MATERIAL PROVIDED:
----

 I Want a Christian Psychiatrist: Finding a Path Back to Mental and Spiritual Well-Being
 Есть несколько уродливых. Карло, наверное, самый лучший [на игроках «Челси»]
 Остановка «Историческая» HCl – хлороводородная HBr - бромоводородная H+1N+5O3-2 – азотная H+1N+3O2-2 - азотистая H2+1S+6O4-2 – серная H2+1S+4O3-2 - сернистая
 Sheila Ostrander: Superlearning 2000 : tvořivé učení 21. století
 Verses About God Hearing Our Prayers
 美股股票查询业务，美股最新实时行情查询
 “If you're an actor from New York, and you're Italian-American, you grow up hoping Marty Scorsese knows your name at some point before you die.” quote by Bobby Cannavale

----

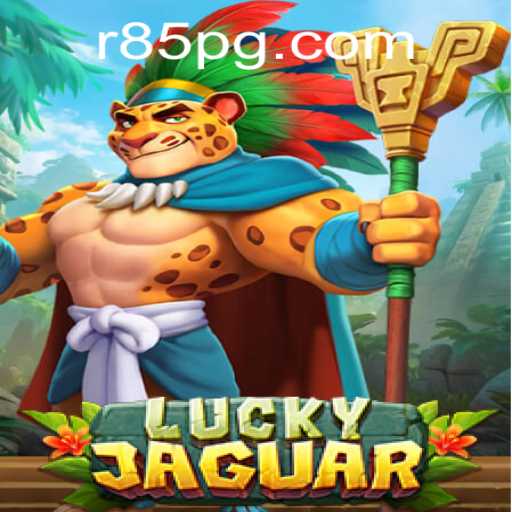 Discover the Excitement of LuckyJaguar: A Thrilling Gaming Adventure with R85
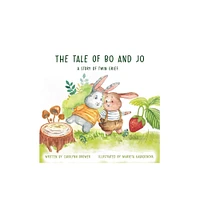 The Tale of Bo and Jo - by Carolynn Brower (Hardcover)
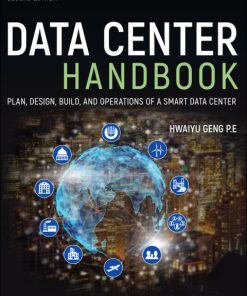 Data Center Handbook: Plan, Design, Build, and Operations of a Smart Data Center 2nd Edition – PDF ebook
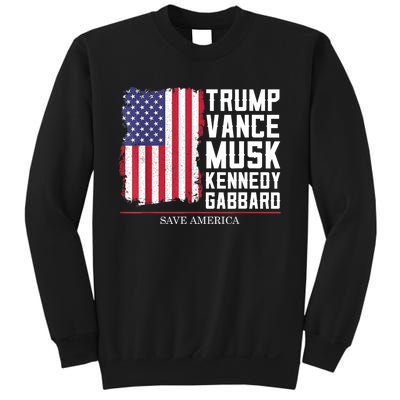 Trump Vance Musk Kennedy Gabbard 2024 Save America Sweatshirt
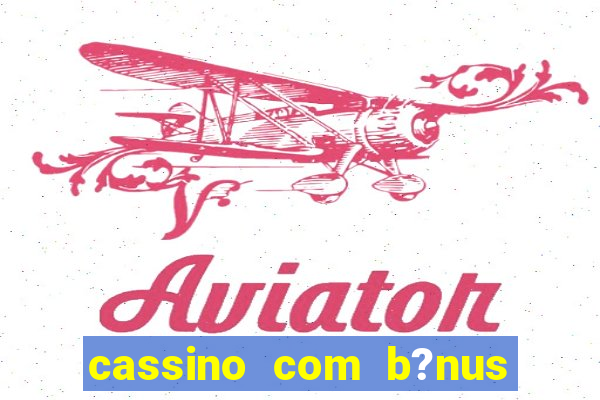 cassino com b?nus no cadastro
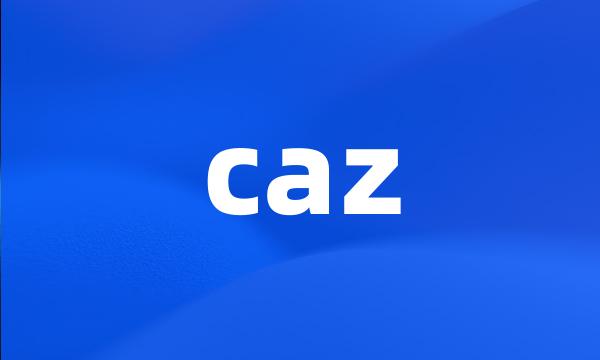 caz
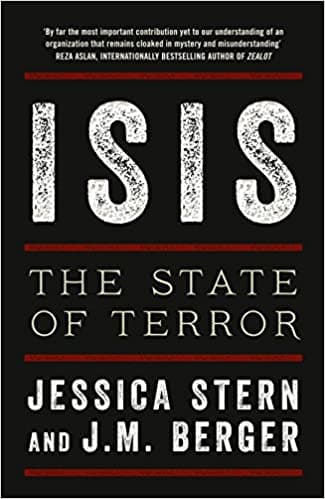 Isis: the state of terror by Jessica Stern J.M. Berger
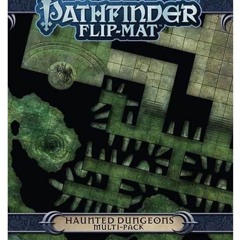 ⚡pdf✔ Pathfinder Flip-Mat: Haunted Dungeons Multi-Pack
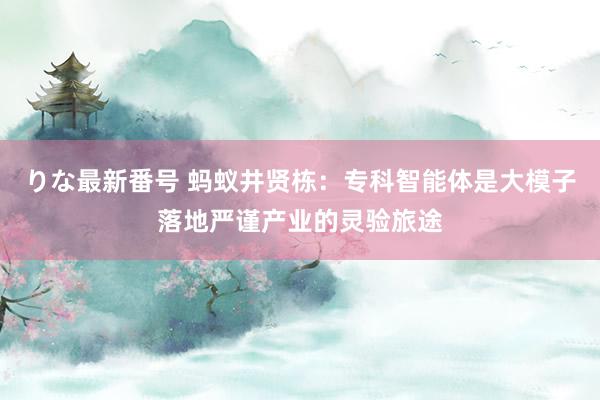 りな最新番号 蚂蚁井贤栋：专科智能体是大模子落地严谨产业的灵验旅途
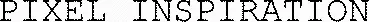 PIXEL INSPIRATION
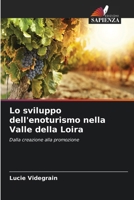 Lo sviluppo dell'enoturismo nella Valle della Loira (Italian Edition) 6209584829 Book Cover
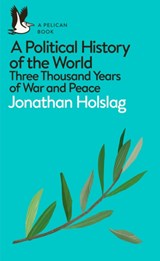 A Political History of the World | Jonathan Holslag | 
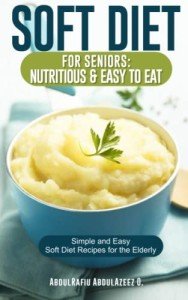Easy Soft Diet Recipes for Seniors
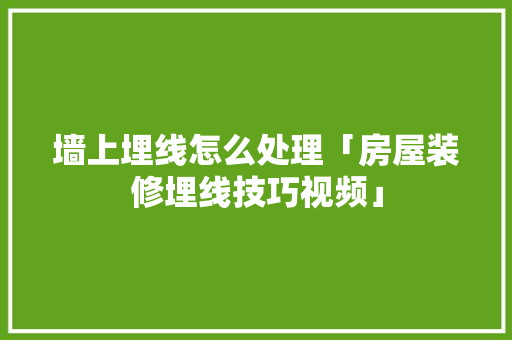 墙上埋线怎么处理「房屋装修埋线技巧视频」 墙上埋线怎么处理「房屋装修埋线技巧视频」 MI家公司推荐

----

WHAT IS BEING ASKED: Using the entries above, return exactly the lines from the line with "I Want a Christian" to the line with "Есть несколько уродливых.", counting both of those lines.

RESPONSE TO THIS EXERCISE:
 I Want a Christian Psychiatrist: Finding a Path Back to Mental and Spiritual Well-Being
 Есть несколько уродливых. Карло, наверное, самый лучший [на игроках «Челси»]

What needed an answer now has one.